1..Het verloop van de procedure

Het verloop van de procedure blijkt uit:
 de dagvaarding van 14 juli 2020, met bijlagen;
 de conclusie van antwoord, met bijlagen;
 het tussenvonnis van 28 juli 2020 waarin een mondelinge behandeling is bepaald;
 de aantekening van de mondelinge behandeling van 24 augustus 2020.
Het vonnis is bepaald op heden.

2..Het geschil

2.1
[eiseres] vordert dat [gedaagde] bij vonnis, uitvoerbaar bij voorraad, wordt veroordeeld tot betaling aan [eiseres] van een bedrag van € 936,36, te vermeerderen met de wettelijke rente over een bedrag van € 808,04 vanaf de dag van dagvaarding tot aan de dag van algehele voldoening, met veroordeling van [gedaagde] in de proceskosten en de nakosten.
2.2
Het door [eiseres] gevorderde bedrag van € 936,36 bestaat uit:
  • € 808,04 aan hoofdsom;
  • € 121,21 aan buitengerechtelijke kosten;
  • € 7,11 aan vervallen wettelijke rente.
2.3
[eiseres] heeft het volgende aan haar vordering ten grondslag gelegd. Partijen hebben een overeenkomst met elkaar gesloten op grond waarvan [eiseres] rechtsbijstand aan [gedaagde] heeft verleend. [gedaagde] heeft niet voldaan aan zijn betalingsverplichting uit die overeenkomst.
2.4
[gedaagde] is het niet eens met de vordering van [eiseres] . Hij voert – kort gezegd – aan dat [eiseres] hem niet naar behoren heeft bijgestaan, waardoor hij een andere advocaat moest benaderen. Hij vindt daarom dat hij niet hoeft te betalen. Ook vindt hij het gevorderde bedrag te hoog in verhouding tot de werkzaamheden die [eiseres] heeft verricht.

3..De beoordeling

3.1
Vast staat dat tussen partijen een overeenkomst is gesloten voor het verlenen van rechtsbijstand. Niet in geschil is dat partijen een uurtarief met elkaar hebben afgesproken van € 135,00 per uur exclusief btw en kantoorkosten. [eiseres] stelt dat zij 4,40 uur aan werkzaamheden heeft verricht en dat zij overeenkomstig de prijsafspraak € 808,04 inclusief btw bij [gedaagde] in rekening heeft gebracht. Ter onderbouwing hiervan heeft zij een urenspecificatie in het geding gebracht.
# # # # #
■ Jouw opdrachten ■
- A) Welk uurtarief zijn partijen volgens het fragment overeengekomen?
- B) Geef de passage uit het fragment letterlijk weer, vanaf "2..Het geschil" tot en met "en de nakosten.".

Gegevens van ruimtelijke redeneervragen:
# # # # #
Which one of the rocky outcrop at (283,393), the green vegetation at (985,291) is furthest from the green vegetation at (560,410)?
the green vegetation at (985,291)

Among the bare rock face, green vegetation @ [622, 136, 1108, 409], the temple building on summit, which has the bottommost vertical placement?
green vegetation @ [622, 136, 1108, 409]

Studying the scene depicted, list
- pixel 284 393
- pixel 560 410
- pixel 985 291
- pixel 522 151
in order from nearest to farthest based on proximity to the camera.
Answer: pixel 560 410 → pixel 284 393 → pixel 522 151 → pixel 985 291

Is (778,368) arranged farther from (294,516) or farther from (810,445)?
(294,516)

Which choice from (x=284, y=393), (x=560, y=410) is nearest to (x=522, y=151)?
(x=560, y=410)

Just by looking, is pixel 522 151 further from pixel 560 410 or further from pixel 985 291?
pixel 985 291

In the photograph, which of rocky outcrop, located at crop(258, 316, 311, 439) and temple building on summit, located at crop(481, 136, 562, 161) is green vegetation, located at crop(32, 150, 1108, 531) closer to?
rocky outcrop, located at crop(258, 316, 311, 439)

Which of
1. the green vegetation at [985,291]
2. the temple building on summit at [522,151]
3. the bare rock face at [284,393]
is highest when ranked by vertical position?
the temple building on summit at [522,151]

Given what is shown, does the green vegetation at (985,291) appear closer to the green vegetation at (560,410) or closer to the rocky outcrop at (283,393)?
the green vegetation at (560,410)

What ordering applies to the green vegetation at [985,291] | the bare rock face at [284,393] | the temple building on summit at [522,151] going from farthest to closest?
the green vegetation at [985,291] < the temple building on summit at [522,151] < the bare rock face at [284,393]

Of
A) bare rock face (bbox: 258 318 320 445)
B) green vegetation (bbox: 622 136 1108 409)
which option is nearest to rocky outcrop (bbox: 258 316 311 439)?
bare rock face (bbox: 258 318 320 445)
# # # # #
■ Antwoorden ■
- A) € 135,00 per uur exclusief btw en kantoorkosten.

- B)
2..Het geschil

2.1
[eiseres] vordert dat [gedaagde] bij vonnis, uitvoerbaar bij voorraad, wordt veroordeeld tot betaling aan [eiseres] van een bedrag van € 936,36, te vermeerderen met de wettelijke rente over een bedrag van € 808,04 vanaf de dag van dagvaarding tot aan de dag van algehele voldoening, met veroordeling van [gedaagde] in de proceskosten en de nakosten.